Fragmento proporcionado:
____

En el proceso del antuerpiense
Jaime de Lara, contra quien la Inquisición valenciana procedió en 1570, se habló de “luteranos franceses” y “luteranos ingleses”, aludiendo a hugonotes y anglicanos. Aún en 1654 el tribunal de Cuenca procesó a
Beltrán Campan, barbero de Bruselas, “por Herege lutherano y calvinista y fautor de Hereges”.
Estos luteranos, pues, formaron la gran mayoría de los flamencos procesados en cualquier año de cualquier tribunal inquisitorial, salvo en el de Mallorca, donde había una mayoría de renegados. El contenido de las “proposiciones heréticas luteranas” que habían pronunciado los detenidos flamencos, no difería mucho de la crítica expuesta por los importantes reformadores alemanes.
Atacaron al papa, las imágenes de los santos, la confesión oral, las ceremonias católicas, los sacramentos, el purgatorio, la presencia de Dios en la hostia consagrada, etcétera.
Pero pusieron sus propios acentos hasta el punto que su luteranismo ya no era un luteranismo doctrinal —en nuestra opinión lo fue sólo en escasos casos— sino más bien un luteranismo “social”. Tenían poca simpatía al papa, pero sobre todo su avidez enorme y su lujurioso estilo de vida producían un disgusto. Los monasterios y conventos, donde frailes y monjas vivían una vida cómoda sin muchos quebraderos de cabeza y dedicados a la holganza como cuevas de ladrones y los religiosos como gente que ganaba la vida sacando dinero de las bolsas del pueblo, engañándolo con imágenes y milagros inventados. A su entender, era mejor dar a los pobres el dinero de las misas para el descanso eterno de los muertos. Más valía adorar a un pobre que a un santo de madera. Las reliquias, bulas e indulgencias sólo servían para hacer ricos a los clérigos. A fin de cuentas, criticaron la desmesurada avidez del —a sus ojos ya tan rico— clero y el dar dinero a ritos y usos inútiles mientras en las calles de las ciudades ibéricas andaban tantos pobres, en primer lugar ellos mismos. Pero lo criticaban de una manera ruidosa y vistosa, así que una confrontación con el “policía” de aquella sociedad que estaban criticando no pudo tardar mucho tiempo. (Werner, 1990, pág. 193).

____

Datos almacenados:
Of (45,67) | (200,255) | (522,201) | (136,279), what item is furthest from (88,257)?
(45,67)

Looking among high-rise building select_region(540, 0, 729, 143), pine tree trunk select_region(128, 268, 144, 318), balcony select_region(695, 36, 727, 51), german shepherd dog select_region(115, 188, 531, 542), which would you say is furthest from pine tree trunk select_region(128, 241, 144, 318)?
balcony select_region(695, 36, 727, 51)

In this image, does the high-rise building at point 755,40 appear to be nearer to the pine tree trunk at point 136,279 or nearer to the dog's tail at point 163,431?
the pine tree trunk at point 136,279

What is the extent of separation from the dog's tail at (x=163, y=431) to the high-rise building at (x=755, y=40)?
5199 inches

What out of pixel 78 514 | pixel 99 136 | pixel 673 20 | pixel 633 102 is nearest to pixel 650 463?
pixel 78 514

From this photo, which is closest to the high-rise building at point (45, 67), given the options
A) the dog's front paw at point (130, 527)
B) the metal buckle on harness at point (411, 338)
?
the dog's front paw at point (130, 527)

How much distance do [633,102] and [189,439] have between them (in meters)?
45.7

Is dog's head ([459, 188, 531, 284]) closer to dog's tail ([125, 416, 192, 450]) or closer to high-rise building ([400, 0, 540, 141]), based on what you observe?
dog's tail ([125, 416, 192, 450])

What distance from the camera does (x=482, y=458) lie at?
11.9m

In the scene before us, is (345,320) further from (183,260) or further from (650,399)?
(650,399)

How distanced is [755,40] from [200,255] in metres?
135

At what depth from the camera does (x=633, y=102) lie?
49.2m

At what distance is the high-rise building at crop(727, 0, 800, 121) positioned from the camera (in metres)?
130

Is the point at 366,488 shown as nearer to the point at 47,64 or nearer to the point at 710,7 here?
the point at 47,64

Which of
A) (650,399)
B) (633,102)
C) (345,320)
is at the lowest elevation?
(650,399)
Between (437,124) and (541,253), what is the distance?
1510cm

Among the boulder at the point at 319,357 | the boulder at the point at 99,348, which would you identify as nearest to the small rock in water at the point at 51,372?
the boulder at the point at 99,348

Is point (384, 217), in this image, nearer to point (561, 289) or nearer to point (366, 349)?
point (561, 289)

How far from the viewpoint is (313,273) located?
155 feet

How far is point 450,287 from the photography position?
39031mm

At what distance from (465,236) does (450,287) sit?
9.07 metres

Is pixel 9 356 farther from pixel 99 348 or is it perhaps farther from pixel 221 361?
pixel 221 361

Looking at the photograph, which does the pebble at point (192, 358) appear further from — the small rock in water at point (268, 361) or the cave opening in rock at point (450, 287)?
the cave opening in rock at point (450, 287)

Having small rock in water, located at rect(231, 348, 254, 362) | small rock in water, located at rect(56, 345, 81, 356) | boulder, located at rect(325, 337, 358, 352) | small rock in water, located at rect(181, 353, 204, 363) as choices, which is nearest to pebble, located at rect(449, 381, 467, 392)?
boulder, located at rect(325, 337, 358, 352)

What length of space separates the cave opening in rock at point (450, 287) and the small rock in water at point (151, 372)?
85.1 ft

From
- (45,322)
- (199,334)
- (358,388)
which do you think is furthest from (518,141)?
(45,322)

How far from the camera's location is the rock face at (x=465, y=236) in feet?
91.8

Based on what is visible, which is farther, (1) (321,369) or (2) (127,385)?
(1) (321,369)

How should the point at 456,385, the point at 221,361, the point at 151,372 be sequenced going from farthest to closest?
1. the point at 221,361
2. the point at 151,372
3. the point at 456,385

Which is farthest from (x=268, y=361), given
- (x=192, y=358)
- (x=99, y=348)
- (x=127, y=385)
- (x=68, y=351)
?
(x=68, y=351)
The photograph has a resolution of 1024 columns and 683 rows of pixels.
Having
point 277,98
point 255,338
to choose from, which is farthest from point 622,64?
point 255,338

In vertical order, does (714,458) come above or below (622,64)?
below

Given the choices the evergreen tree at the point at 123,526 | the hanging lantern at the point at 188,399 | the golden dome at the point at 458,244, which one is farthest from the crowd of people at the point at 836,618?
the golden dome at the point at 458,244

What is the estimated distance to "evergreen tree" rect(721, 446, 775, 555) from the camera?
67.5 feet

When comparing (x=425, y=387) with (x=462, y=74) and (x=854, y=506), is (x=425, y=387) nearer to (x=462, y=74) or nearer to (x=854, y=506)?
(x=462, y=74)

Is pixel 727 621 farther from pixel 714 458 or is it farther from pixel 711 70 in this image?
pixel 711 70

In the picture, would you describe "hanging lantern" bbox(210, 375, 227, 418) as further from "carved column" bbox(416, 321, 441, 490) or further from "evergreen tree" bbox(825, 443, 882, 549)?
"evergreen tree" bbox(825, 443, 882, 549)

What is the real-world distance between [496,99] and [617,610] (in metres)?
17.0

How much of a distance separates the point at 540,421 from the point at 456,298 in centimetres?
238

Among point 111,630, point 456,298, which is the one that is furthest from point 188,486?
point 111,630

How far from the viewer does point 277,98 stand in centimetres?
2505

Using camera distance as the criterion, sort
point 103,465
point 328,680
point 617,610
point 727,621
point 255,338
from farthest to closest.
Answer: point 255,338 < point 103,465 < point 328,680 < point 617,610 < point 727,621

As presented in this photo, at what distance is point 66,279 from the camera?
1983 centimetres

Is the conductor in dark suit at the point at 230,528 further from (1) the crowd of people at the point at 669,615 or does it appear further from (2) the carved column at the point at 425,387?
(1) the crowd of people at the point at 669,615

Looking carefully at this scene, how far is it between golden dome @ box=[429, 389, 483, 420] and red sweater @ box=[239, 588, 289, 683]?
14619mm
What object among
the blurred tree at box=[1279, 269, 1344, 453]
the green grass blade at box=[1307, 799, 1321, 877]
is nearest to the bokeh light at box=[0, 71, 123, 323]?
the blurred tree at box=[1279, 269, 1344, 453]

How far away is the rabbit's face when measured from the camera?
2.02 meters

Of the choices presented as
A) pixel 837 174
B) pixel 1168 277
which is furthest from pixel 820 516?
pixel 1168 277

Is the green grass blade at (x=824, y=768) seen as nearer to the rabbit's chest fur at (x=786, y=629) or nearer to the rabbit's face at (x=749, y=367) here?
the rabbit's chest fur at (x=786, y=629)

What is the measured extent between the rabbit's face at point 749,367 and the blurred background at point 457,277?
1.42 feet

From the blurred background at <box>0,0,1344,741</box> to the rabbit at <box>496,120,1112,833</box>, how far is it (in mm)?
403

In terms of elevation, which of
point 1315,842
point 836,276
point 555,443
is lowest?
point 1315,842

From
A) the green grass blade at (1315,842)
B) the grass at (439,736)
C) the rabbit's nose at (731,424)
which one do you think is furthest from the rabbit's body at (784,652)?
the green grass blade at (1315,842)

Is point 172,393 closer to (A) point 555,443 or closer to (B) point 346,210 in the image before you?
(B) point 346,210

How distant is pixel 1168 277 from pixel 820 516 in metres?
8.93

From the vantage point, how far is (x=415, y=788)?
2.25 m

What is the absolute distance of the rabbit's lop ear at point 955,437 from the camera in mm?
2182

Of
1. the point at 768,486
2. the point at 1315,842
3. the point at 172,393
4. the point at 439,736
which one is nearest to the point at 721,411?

____

Tareas del ejercicio:
1. Transcribe del fragmento sobre los luteranos flamencos el tramo que va desde "Estos luteranos, pues, formaron" hasta "importantes reformadores alemanes.".
2. Responde, según el fragmento sobre los luteranos flamencos:
(a) ¿En qué año procedió la Inquisición valenciana contra Jaime de Lara?
(b) ¿Qué oficio tenía Beltrán Campan y de qué ciudad era?
(c) ¿En qué tribunal había una mayoría de renegados entre los flamencos procesados?
3. Prosigue el fragmento sobre los luteranos flamencos a partir de su última oración.

Respuestas del ejercicio:
1.
Estos luteranos, pues, formaron la gran mayoría de los flamencos procesados en cualquier año de cualquier tribunal inquisitorial, salvo en el de Mallorca, donde había una mayoría de renegados. El contenido de las “proposiciones heréticas luteranas” que habían pronunciado los detenidos flamencos, no difería mucho de la crítica expuesta por los importantes reformadores alemanes.

2.
(a) En 1570.
(b) Era barbero, de Bruselas.
(c) En el de Mallorca.

3.
Werner sigue la corriente historiográfica de que el luteranismo en España, era algo inventado por los inquisidores. El “protestantismo débil” supuso un círculo vicioso de interpretación ya que los inquisidores condenaban con arreglo a las proposiciones de los edictos, y lo que aparece en los procesos es la repetición, puesta en boca de los reos, de las clausulas y apartados del libro de Inquisidores o de los edictos. Pero ya hemos comentado que también ocurría el fenómeno inverso, donde teólogos luteranos bien formados y de probada experiencia fueron procesados por nimiedades doctrinales luteranas, como v.g.la intercesión de los santos.
Werner se hace las mismas preguntas de si serían católicos estos flamencos, cuando en su mayoría eran luteranos: “¿eran de veras todos protestantes o solamente católicos no muy desviados y por motivos ni siquiera religiosos? La pregunta tendría que haberse planteado en estos casos al revés, pues se suponían protestantes algo desviados, pero no católicos. Werner entra en la dinámica de minimizar y hacer católico todo lo que se mueve, aunque se procesen por proposiciones luteranas a media España.
En todo caso siempre estaremos en la cuerda floja historiográfica, mientras no tengamos de cada caso, un mínimo conocimiento de su teología luterana. Pero además dice Werner que había muchos más negociantes honrados y artesanos celosos que nunca tuvieron problemas con la Inquisición, ni tuvieron problemas para integrase como los marginales y pobres borrachos.